## Problems
A - In the forum thread about Ross geese, translate this sentence into Spanish: "This is my first year of hunting spring snows."
B - Extend the forum thread about Ross geese and snow geese past its last post.

## Excerpt provided
╔══

# What is the reason???



## Sd snow goose killer (Jan 20, 2007)

Why can't roos's geese be shot in canada? what is the reason for this?


----------



## fowlmouth (Mar 17, 2007)

k guys this may be a real dumb question. This weekend coming up I am heading out to do some snow goose hunting. This is my first year of hunting spring snows. The question,,, how do you tell if the bird is a ross goose??


----------



## chris lillehoff (Jan 9, 2006)

smaller bird in body size....

No grin patch on the bill...

potential warts top of bill...

suicidal lifestyle and succeptability to chris lillehoff's reign of pain...


----------



## cgreeny (Apr 21, 2004)

size will be one, Ross geese are just about the size of a mallard, and another way is the short stubby bills with warts on them. And if any flocks of all white birds come dive bombing into your spread like there is no tomorrow, then they will more than likely be Ross geese. Hope that this helps any?


----------



## MrSafety (Feb 22, 2005)

I guess for me, if they're coming in alone or a small group, they will almost act like teal...........keep your binos ready.........I try to use them on every approaching flock or single.........I like to know EXACTLY what I'm shooting at...........


----------



## wooduck26 (Mar 21, 2002)

Sd snow goose killer said:


> Why can't roos's geese be shot in canada?
> 
> 
> > When they wrote up the conservation order in Canada they worded it as "Snow Geese" therefor Ross geese were left out on a technicality.


----------



## SDwaterfowler (Mar 2, 2006)

wooduck26 said:


> Sd snow goose killer said:
> 
> 
> > Why can't roos's geese be shot in canada?
> ...


This is correct. Since it was written as "snow geese" an anti group took advantage and attacked. The judge ruled in favor of the antis (judge has probably never seen a ross next to a snow) and that is why you can only shoot snows in Canada. CWS plans to entirely revamp the CO in 2010 and I've heard they will bring up the ross goose misinterpretation at that time.

╚══

## Provided data

╔══

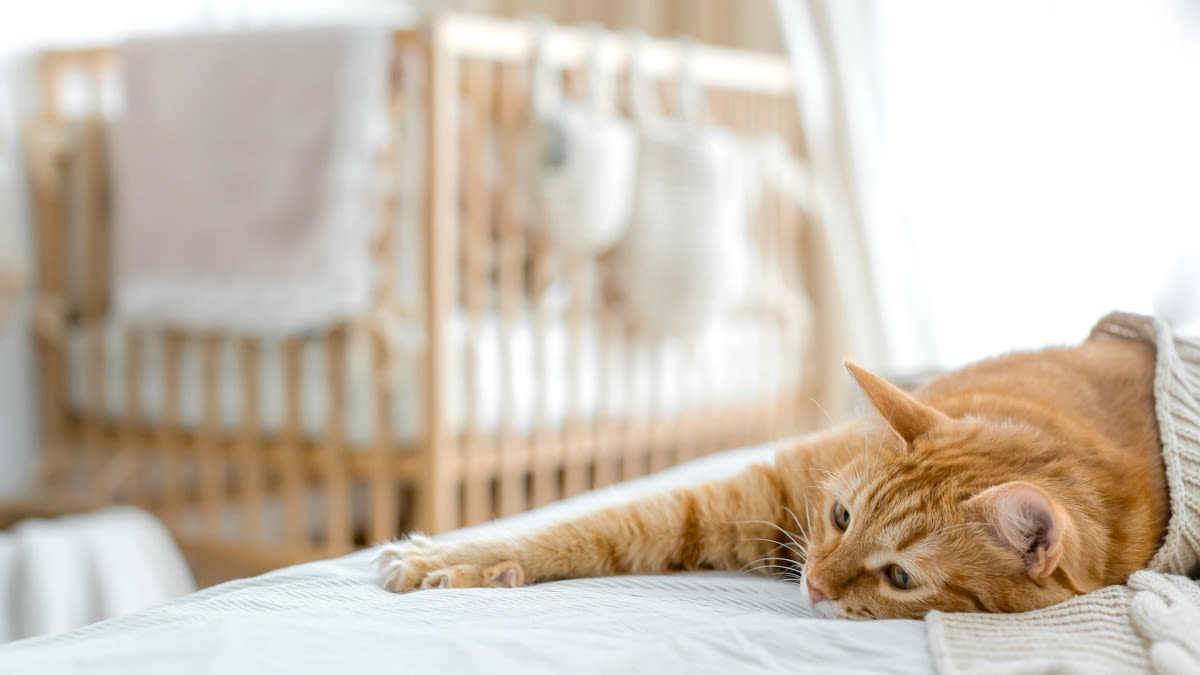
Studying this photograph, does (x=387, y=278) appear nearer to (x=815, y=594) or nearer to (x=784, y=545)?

╚══

## Answers for the tasks
A - Este es mi primer año cazando gansos nivales en primavera.

B -
----------



## jim6897 (Aug 27, 2003)

Ross geese are clippers not grubbers therefoe they are not denudung nesting colonies. They were not listed in the conservation order becuase they are no threat to destroy their habitat. From what i understand the ross population is growing at a faster rate that what the snows are.


----------



## Goose Guy350 (Nov 29, 2004)

I've read that the ross's geese are also a major cause for concern because they will come behind other species of birds and clip the vegetation on the breeding grounds even shorter than the previous bird had and the vegetation can not come back from that. Its kinda like having the sheep follow the cattle through a pasture type of deal where the pasture is wiped out.


----------



## h2ofwlr (Feb 6, 2004)

And for the Ross geese, at the time the scientists did not have the scientific proff needed to win in court. Remember that their were court challehnges in CA. So as not to jeopordize the whole seasons, they actually left them off on purpose. That is what I was told. BTW, their is now enough scientific evidence that warrants a sproing season. Why the CWS does not present it is beyond me.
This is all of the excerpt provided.